● EXERCISE BRIEF
Write out verbatim every line from the one containing "Given what is" down to the one containing "1054 centimetres", including both of those lines.

● DATA IN THIS EXERCISE
━━━━━━━━━━━━━━━━
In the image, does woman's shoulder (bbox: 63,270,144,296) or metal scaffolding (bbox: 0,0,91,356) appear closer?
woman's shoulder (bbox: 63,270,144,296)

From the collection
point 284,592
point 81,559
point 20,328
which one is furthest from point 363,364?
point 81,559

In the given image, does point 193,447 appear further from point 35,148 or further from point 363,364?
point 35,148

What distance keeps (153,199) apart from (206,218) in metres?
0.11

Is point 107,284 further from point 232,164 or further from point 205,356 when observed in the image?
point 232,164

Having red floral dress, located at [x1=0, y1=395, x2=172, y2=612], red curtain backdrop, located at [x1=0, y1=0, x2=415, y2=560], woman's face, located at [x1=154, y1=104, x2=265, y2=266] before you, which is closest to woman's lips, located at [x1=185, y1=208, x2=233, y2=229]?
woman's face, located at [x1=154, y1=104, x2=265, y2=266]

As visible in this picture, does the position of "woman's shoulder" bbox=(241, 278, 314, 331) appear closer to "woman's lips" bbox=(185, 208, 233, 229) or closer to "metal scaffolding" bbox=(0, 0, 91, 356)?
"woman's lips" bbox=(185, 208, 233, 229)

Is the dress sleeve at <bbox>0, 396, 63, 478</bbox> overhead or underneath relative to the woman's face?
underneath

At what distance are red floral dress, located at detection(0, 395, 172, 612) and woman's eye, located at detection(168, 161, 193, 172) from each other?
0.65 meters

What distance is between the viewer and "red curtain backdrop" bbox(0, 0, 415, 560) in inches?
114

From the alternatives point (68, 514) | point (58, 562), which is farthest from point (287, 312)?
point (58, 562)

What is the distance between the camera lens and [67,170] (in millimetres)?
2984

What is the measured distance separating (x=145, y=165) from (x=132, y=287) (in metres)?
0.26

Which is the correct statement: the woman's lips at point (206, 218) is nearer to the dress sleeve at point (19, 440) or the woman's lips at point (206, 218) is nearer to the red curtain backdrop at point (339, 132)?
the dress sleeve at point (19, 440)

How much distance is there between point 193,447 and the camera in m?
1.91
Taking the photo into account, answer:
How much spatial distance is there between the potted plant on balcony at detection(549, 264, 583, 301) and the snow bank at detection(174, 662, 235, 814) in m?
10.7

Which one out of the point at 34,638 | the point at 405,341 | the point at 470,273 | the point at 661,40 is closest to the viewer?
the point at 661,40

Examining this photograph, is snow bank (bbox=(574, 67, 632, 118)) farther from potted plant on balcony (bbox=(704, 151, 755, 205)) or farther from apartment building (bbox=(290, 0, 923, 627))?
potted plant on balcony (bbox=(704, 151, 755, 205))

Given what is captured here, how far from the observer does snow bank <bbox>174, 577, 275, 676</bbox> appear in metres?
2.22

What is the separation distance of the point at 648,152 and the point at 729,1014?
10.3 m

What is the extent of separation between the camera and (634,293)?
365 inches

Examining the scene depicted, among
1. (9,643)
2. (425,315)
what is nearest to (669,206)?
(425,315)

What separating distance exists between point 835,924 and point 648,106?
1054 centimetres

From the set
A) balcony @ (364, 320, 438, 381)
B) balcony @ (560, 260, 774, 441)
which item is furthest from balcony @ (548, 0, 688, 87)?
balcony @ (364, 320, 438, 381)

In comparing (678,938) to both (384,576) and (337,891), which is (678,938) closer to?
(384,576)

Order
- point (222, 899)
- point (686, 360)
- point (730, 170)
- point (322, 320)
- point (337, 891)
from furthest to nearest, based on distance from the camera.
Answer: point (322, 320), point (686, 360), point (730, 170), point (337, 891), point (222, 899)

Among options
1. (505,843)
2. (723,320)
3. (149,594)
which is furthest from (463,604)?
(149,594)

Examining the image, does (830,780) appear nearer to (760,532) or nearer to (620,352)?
━━━━━━━━━━━━━━━━
● RESULT OF THIS EXERCISE
Given what is captured here, how far from the observer does snow bank <bbox>174, 577, 275, 676</bbox> appear in metres?
2.22

What is the separation distance of the point at 648,152 and the point at 729,1014?
10.3 m

What is the extent of separation between the camera and (634,293)?
365 inches

Examining the scene depicted, among
1. (9,643)
2. (425,315)
what is nearest to (669,206)?
(425,315)

What separating distance exists between point 835,924 and point 648,106?
1054 centimetres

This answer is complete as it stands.